Considered an over-draft when the Giants took him in the first round in 2011, Panik was making game-changing plays in the World Series three years later. Panik was drafted as a shortstop but the Giants knew they would have to move him, and Pipeline's scouting report summed him up pretty well.
"Many feel that he'll eventually slide over (to second) permanently and become a very solid everyday big leaguer on the right side of the infield," the site wrote in 2013. Panik solved the massive second base problems -- remember the Dan Uggla experiment?! -- in June of 2014 and solidified the spot until last year. He has played more big league games than 24 of the 28 players taken ahead of him.
Best of the Rest
The Giants didn't get much out of the rest of their 2013 top 10: Heath Hembree, Martin Agosta, Christian Arroyo, Gary Brown and Edwin Escobar.
But there were some sleepers further down the list. The scouting report on Ty Blach (No. 11) read "he more or less is what he is." That ended up being a dependable swingman who was popular in the clubhouse and will always be remembered as a Dodger-killer who ended up starting on Opening Day one year. Mac Williamson (No. 16) was coming off a 25-homer season in A-ball at this point and spent parts of five seasons in San Francisco. Josh Osich (No. 20) looked like a bullpen cornerstone as a rookie, but he struggled with his command the next three years.
Still, he made 160 appearances for the Giants, more than just about anyone ahead of him on the list.
It's easy to see why the Giants tailed off in the back half of the decade.
Their 2013 top prospect list was full of players who never made it. Agosta, a right-hander drafted out of Saint Mary's, was the biggest bust.
Taken in the second round in 2012, he dominated Low-A (2.06 ERA, 1.09 WHIP) in 2013 but made just four appearances beyond A-ball before retiring.

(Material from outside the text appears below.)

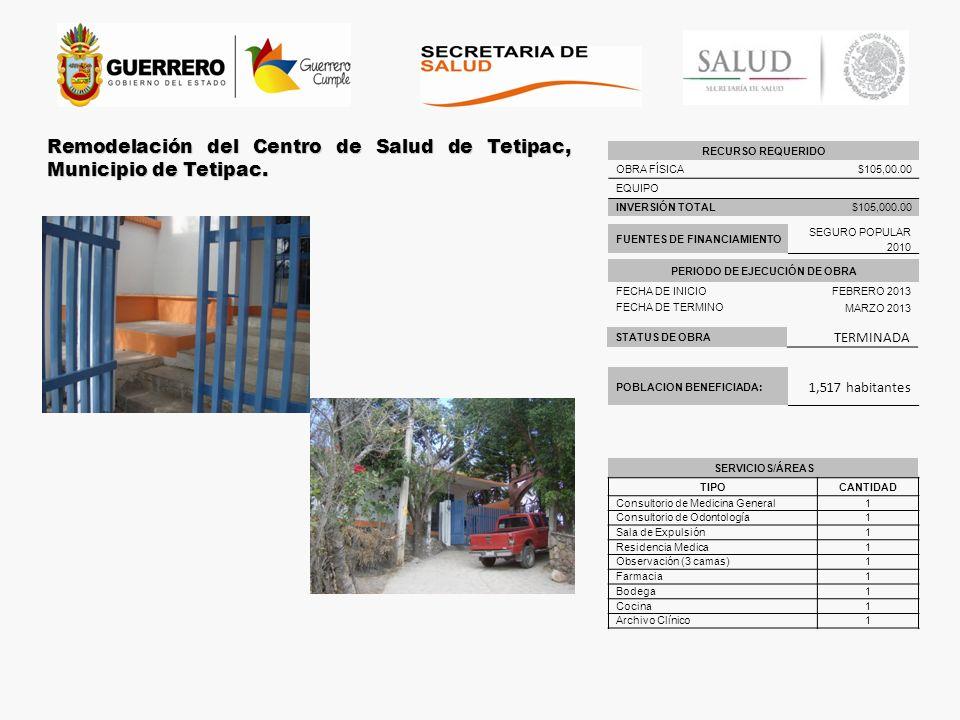 STATUS DE OBRA TERMINADA Remodelación del Centro de Salud de Tetipac, Municipio de Tetipac. POBLACION BENEFICIADA: 1,517 habitantes RECURSO REQUERIDO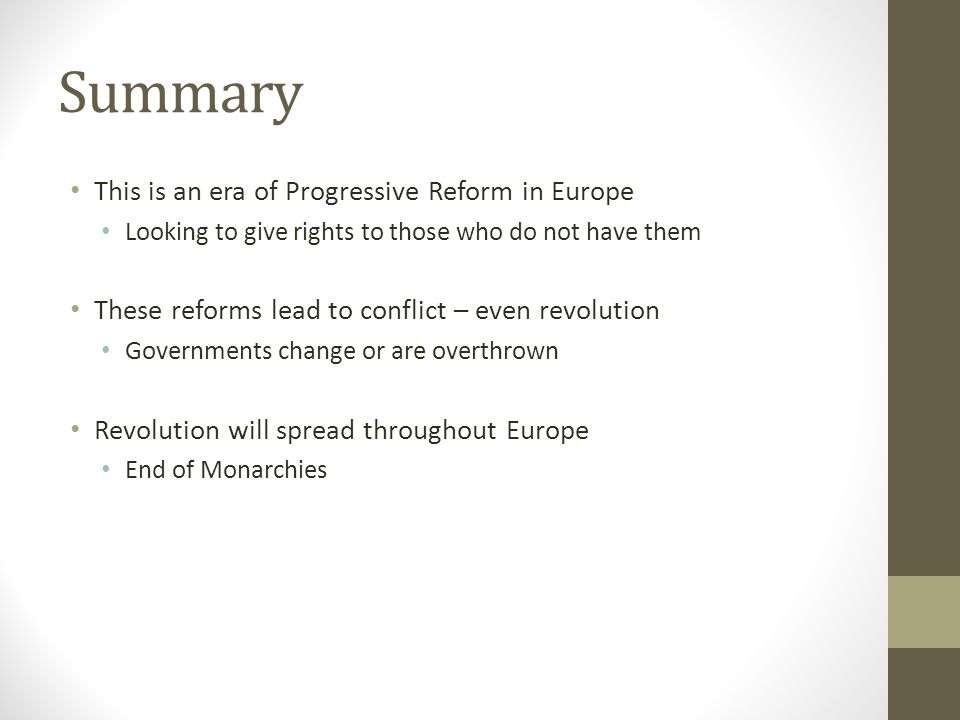 Summary This is an era of Progressive Reform in Europe Looking to give rights to those who do not have them These reforms lead to conflict – even revolution Governments change or are overthrown Revolution will spread throughout Europe End of Monarchies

Some scouts thought lefty Edwin Escobar (No. 10) might sneakily be the best of all the pitching prospects the Giants had at this time, but they dealt him for Jake Peavy and he made just two appearances for Boston. Gustavo Cabrera (No. 12) got a seven-figure bonus and Pipeline compared him to Justin Upton, but an accident almost cost him his hand and just about ended his career. While nearly all of the top 20 got at least a cup of coffee, outfielder Brian Ragira (No. 14) and right-hander Joan Gregorio (No. 18) never reached the big leagues.
MVP (Most Valuable Prospect)
This one is easy.
While the Giants' list in 2013 is loaded with first-round draft picks, Panik is the only one who has had a strong big-league career, making an All-Star team and winning a Gold Glove. At 7.7 Wins Above Replacement, he is easily the most valuable of the 20 Giants prospects ranked after the 2013 season.
Heath Hembree (2.3 WAR) is the only other member of this class who has reached even two wins above replacement in the big leagues, and all of that value was provided for the Red Sox.
Around the League
The Top 100 list from 2013 is a reminder of just how unpredictable the prospect game can be.
The No. 1 player that year was Byron Buxton, a speedy center fielder who has turned into a solid player for the Twins, but not a star. The rest of the top five: St. Louis' Oscar Taveras (who tragically passed away), Minnesota's Miguel Sano, Seattle's Taijuan Walker and Cleveland's Francisco Lindor. Starting with Lindor, though, you find some star power, and Carlos Correa, Javier Baez and Xander Bogaerts were all in the top 10 that year.
The 2013 list also provides a reminder of how much this current Giants front office likes a strong pedigree. Kevin Gausman was ranked No. 13, Billy Hamilton was 15th, and Tyler Austin, one of last year's flyers, came in at No. 68.